View the project on GitHub. jakob-schuster/matchbox

Navigation

Expressions

Expressions are the smallest unit of matchbox syntax.


Variables

A variable name, defined earlier in the script.

Variable names can include letters, numbers and underscores. A name must start with a letter or an underscore. Variable names must be unique, and can't be overwritten.

a = 'hello'
# expressions can refer to bound variables
b = a

# variables bound in patterns are accessible 
# inside the body of the branch
if read is [fst:|5| _] => fst.seq.stdout!()

# but NOT outside it! 
fst.seq.len().average!()

Boolean literals

There are only two Bool literals: true and false.


Numeric literals

Numeric literals can be negative, and can include a decimal component.

a = 10000

# b will be -1000
b = a / -10

# c will be -999.99
c = b + 0.01

String literals

Strings must be constructed using single quotes; for example, 'hello world'. Values can be inserted into strings using curly braces {}.

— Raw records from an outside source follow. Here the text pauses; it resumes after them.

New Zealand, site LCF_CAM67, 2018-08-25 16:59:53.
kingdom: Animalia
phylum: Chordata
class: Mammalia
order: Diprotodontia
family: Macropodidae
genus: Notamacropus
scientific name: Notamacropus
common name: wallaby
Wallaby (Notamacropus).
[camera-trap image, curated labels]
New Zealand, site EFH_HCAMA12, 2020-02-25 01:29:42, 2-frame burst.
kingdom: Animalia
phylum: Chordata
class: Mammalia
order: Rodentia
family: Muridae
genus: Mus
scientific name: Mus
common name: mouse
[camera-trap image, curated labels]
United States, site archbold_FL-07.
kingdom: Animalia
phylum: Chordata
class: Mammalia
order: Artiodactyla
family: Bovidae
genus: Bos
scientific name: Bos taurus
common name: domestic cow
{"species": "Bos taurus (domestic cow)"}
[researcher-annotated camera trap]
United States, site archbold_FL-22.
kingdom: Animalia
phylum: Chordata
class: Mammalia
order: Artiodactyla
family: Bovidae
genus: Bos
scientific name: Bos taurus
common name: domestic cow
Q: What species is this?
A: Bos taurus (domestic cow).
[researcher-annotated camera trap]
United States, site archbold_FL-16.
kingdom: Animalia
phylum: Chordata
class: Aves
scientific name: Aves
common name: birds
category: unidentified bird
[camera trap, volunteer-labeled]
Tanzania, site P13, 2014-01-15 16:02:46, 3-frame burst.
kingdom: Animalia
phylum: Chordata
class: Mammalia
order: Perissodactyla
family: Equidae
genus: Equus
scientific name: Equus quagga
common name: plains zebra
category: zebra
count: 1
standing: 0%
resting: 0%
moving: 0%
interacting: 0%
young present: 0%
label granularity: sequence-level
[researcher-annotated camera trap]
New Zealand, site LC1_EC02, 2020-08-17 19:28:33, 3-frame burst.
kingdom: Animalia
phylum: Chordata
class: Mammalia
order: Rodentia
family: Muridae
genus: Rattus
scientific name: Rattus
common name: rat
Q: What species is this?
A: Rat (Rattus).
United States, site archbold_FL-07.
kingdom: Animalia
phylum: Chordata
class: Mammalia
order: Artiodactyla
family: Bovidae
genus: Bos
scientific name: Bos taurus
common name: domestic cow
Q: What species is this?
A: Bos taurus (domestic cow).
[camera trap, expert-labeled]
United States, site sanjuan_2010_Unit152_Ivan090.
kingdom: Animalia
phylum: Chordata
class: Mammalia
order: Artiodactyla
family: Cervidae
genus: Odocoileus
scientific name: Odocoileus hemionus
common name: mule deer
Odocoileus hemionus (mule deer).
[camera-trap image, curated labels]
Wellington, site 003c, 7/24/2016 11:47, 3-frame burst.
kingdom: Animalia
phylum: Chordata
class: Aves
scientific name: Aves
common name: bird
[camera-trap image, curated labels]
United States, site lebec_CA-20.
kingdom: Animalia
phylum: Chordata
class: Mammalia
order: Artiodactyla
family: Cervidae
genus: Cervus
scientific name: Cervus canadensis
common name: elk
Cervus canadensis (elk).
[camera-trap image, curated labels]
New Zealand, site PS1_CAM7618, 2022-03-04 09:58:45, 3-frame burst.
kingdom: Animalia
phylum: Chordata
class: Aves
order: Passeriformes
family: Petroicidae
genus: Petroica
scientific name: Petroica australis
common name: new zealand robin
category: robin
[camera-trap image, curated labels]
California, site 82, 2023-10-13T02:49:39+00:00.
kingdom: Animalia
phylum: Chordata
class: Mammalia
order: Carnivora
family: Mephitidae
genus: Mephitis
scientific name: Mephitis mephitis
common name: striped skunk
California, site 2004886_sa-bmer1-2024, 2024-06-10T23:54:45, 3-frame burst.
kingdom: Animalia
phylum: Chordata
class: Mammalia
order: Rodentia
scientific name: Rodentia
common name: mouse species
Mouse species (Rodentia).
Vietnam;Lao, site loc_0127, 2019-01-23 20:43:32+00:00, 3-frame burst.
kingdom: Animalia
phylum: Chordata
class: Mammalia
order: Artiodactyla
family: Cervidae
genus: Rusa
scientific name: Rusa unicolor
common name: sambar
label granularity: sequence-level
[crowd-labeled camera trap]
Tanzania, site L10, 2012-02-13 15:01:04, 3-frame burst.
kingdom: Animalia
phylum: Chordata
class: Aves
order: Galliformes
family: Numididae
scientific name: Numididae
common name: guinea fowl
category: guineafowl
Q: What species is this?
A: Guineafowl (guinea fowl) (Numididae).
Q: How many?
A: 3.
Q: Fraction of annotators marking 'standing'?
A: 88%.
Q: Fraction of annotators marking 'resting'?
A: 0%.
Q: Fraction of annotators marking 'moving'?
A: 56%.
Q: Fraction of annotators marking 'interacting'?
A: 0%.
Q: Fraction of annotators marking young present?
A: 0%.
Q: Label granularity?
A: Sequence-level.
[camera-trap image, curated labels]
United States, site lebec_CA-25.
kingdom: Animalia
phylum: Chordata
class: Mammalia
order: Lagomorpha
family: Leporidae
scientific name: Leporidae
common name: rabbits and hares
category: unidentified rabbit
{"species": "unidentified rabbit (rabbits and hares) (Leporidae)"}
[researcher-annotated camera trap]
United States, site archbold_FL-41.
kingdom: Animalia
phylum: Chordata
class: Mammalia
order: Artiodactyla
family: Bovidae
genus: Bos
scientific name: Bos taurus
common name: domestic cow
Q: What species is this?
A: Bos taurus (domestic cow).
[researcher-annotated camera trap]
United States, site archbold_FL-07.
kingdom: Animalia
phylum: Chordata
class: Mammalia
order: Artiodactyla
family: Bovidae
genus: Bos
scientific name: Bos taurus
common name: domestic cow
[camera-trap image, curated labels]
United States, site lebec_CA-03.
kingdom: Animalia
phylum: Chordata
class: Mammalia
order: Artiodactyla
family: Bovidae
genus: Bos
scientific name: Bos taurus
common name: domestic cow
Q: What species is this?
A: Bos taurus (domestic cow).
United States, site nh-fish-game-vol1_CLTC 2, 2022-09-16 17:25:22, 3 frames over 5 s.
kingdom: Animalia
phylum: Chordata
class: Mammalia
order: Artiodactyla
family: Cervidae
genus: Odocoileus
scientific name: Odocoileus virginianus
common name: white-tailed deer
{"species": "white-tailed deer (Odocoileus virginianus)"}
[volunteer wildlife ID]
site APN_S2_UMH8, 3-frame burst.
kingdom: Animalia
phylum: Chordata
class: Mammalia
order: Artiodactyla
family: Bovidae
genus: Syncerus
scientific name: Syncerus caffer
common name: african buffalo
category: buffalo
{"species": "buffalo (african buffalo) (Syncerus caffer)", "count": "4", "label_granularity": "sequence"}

message = 'read named {read.id} is {read.seq.len()} bases'

stdout!(message)

Record literals

Record literals are a set of curly braces, containing a number of fields. Each field has a name and an expression, separated by equals.

Fields can be accessed using a dot.

# creating a record, assigning values to some fields
rec = {
    primer = AAGTCGATGCTAGTG,
    output = 'out.fq',
}

# accessing a field of a record with a dot
if read is [_ rec.primer _] => read.out!(rec.output)

Function literals

New functions can be defined using function literal syntax. Arguments must be declared with their types, in parentheses, separated by commas. The body of the function comes after an arrow =>. The function's return type is inferred from its body.

Variable names can be assigned to functions, just like any other value.

# a function that  numbers
f = (n1: Num, n2: Num) => n1 * 3

# a function which formats the result of f into a Str
g = (n: Num) => '{n} times two equals {f(n)}'

Functions can also take optional named arguments. These must come after positional arguments in the function definition, and they have a default value which is an expression.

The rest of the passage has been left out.